Available records:
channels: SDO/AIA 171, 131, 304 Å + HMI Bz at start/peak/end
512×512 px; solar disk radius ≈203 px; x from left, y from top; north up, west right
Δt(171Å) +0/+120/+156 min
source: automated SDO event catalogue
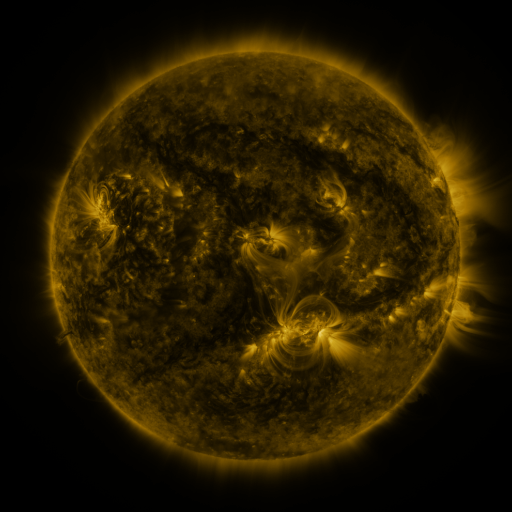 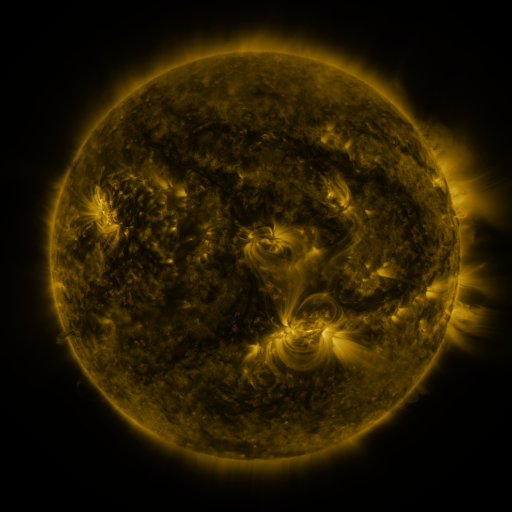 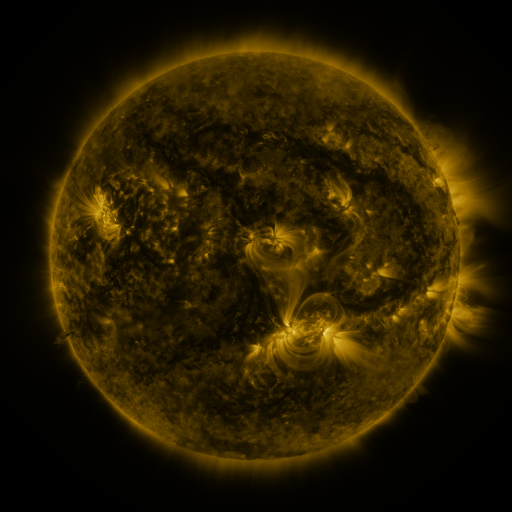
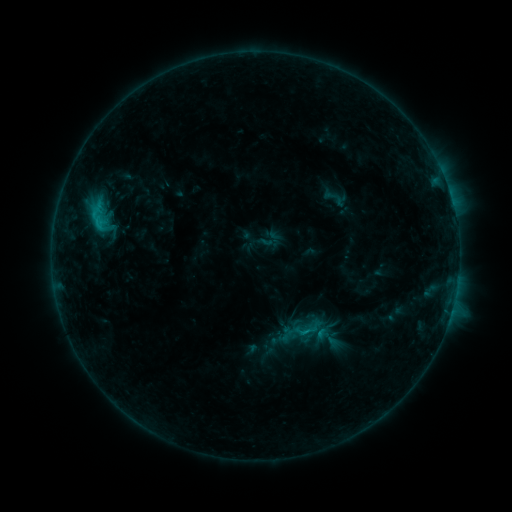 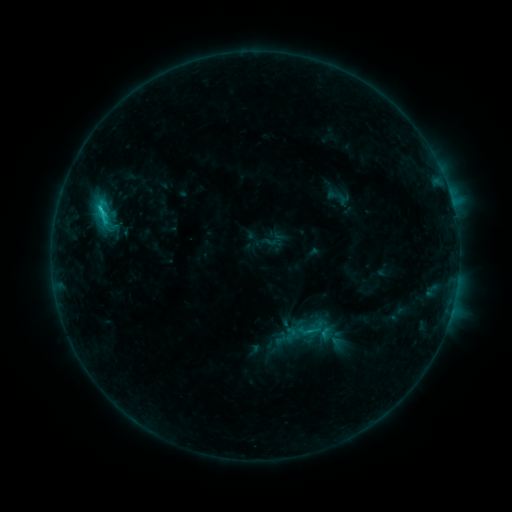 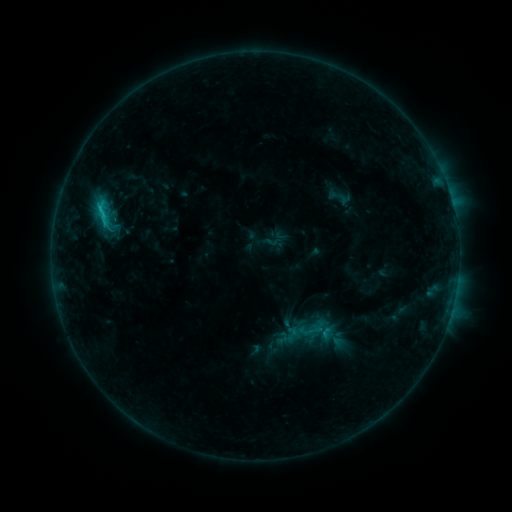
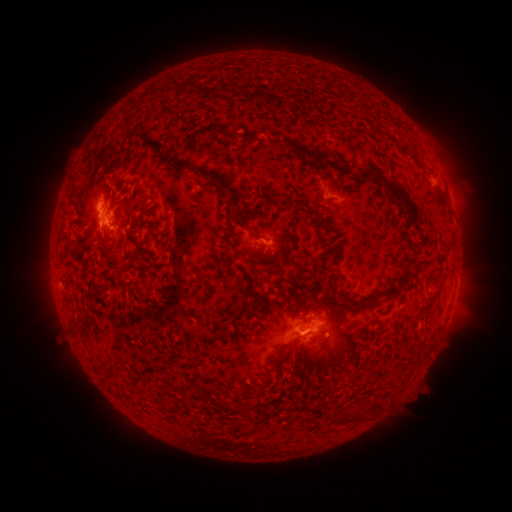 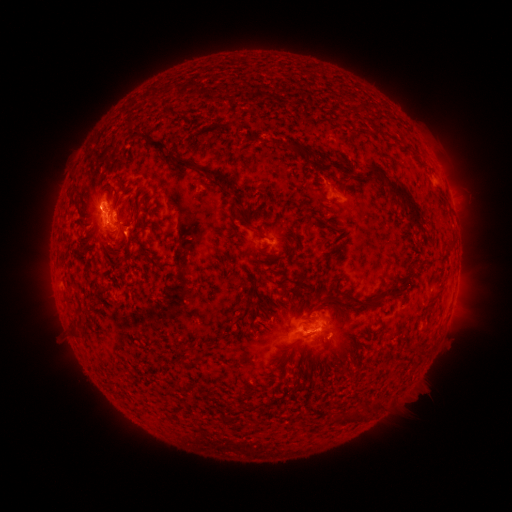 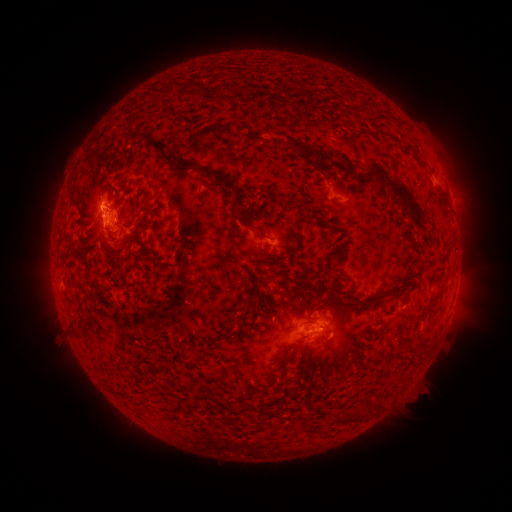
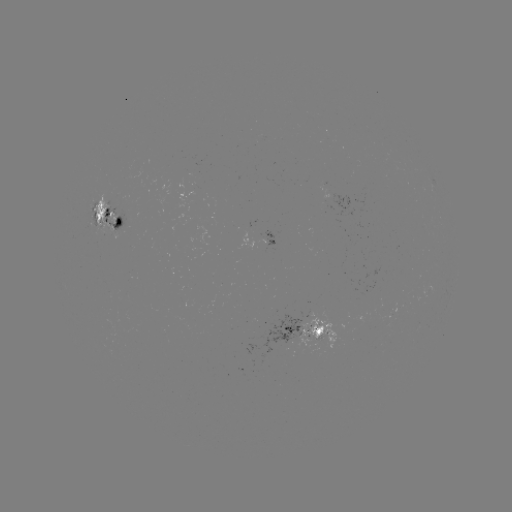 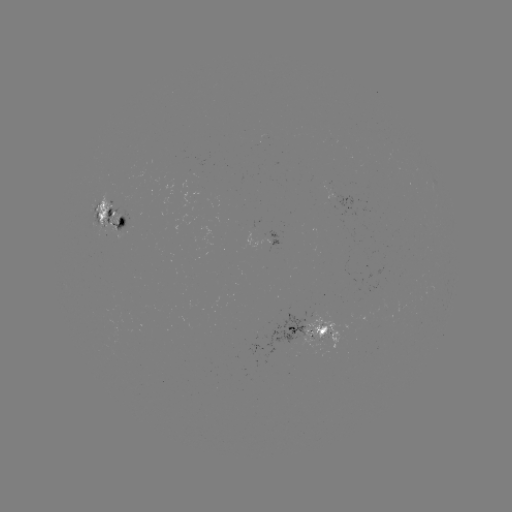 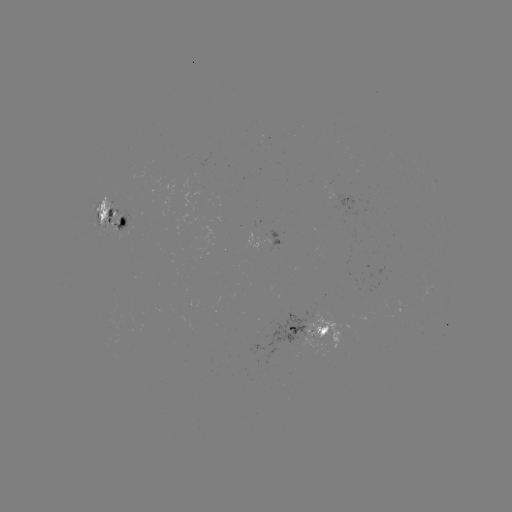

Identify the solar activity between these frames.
emerging-flux region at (97, 207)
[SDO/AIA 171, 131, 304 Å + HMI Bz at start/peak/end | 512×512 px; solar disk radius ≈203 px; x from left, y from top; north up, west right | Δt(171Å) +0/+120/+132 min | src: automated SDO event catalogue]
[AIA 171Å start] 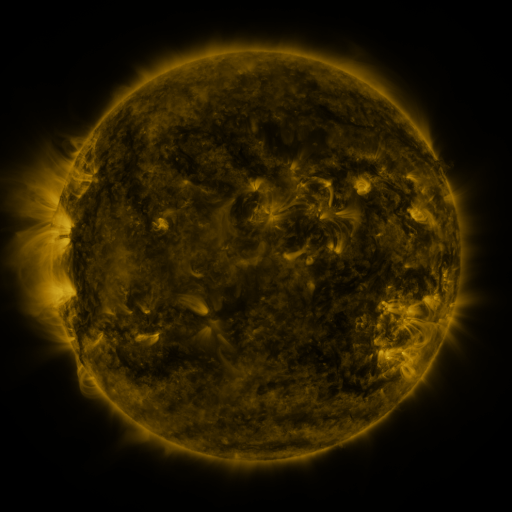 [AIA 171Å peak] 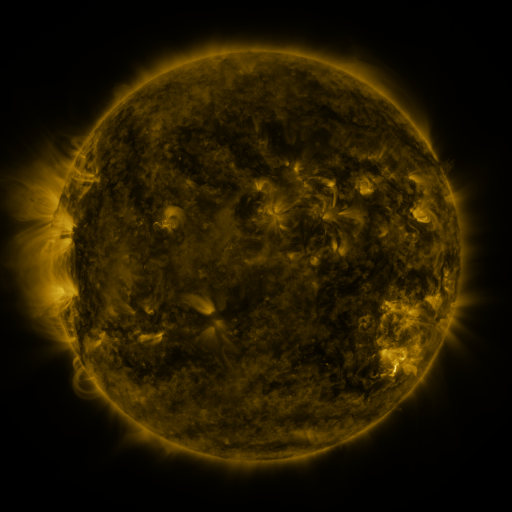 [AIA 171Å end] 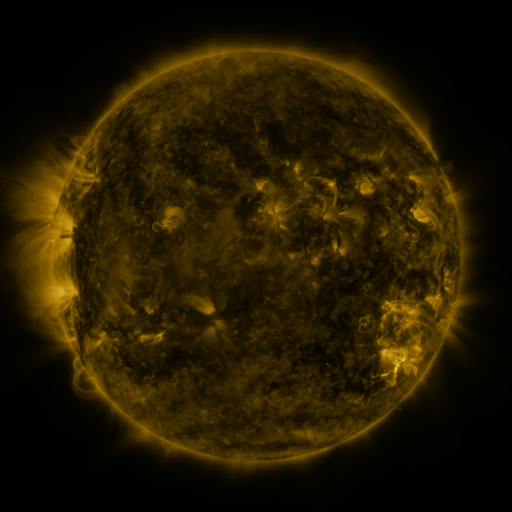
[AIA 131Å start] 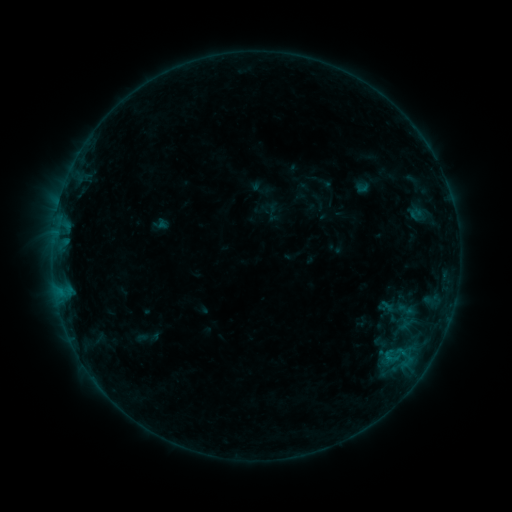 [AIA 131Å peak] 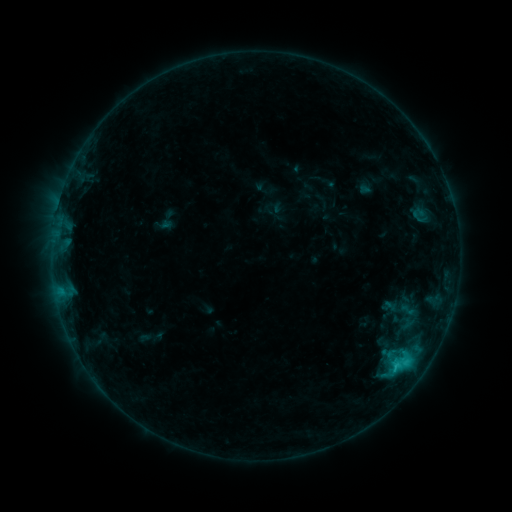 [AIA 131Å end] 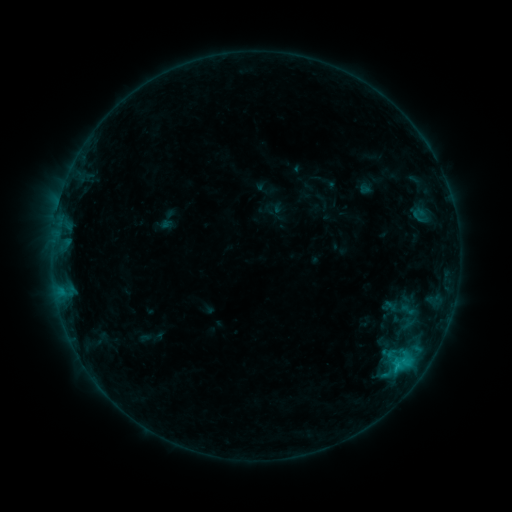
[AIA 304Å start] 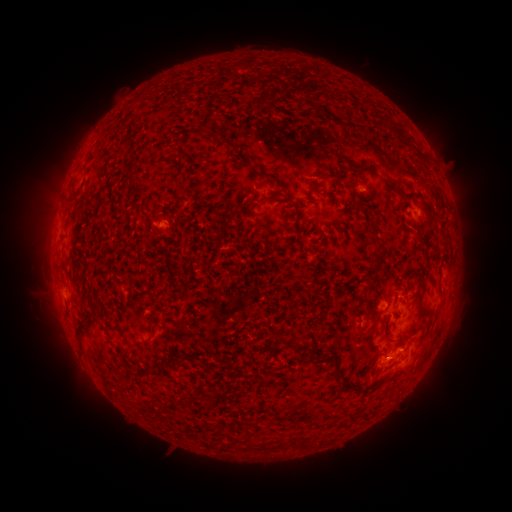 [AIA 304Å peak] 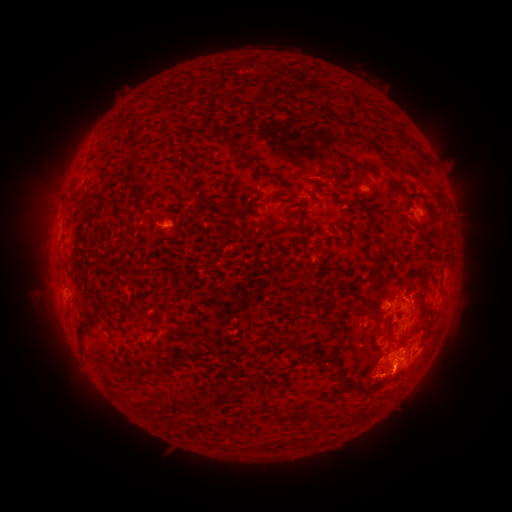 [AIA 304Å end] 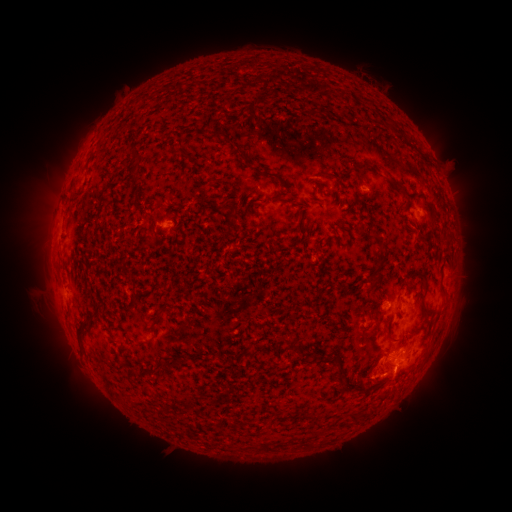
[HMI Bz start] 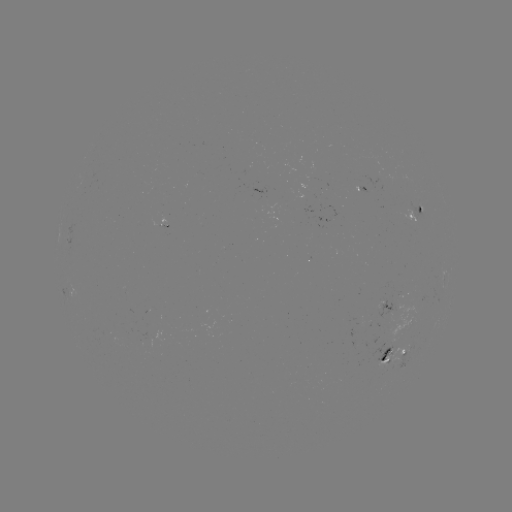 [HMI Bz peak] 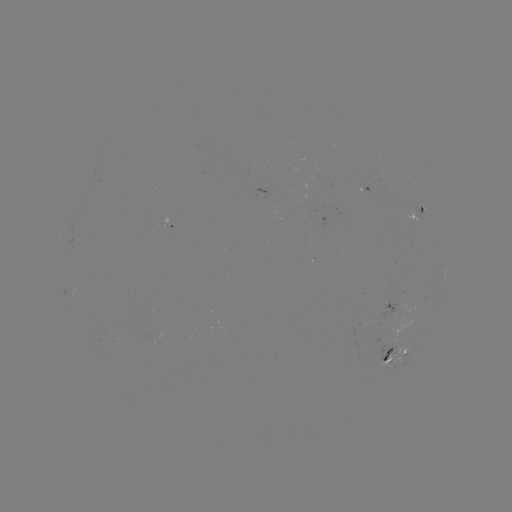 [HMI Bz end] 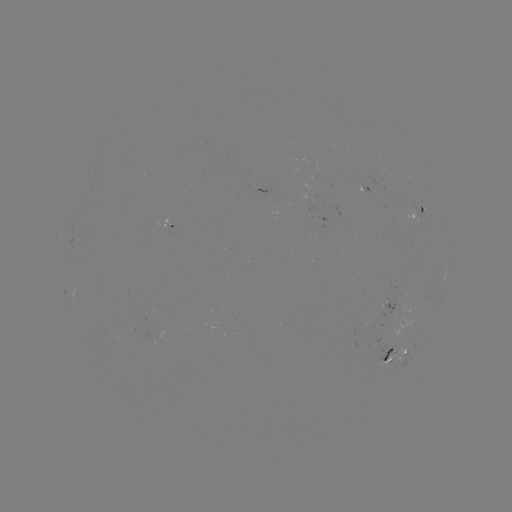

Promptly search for emerging-flux region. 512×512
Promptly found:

What you have to do: Convert the lines from the very first one through the line containing "emerging-flux region at (97, 207)" into a JSON list of strings, one string per line, with blank lines skipped and the pictures left out.

The output:
[
  "channels: SDO/AIA 171, 131, 304 Å + HMI Bz at start/peak/end",
  "512×512 px; solar disk radius ≈203 px; x from left, y from top; north up, west right",
  "Δt(171Å) +0/+120/+156 min",
  "source: automated SDO event catalogue",
  "Identify the solar activity between these frames.",
  "emerging-flux region at (97, 207)"
]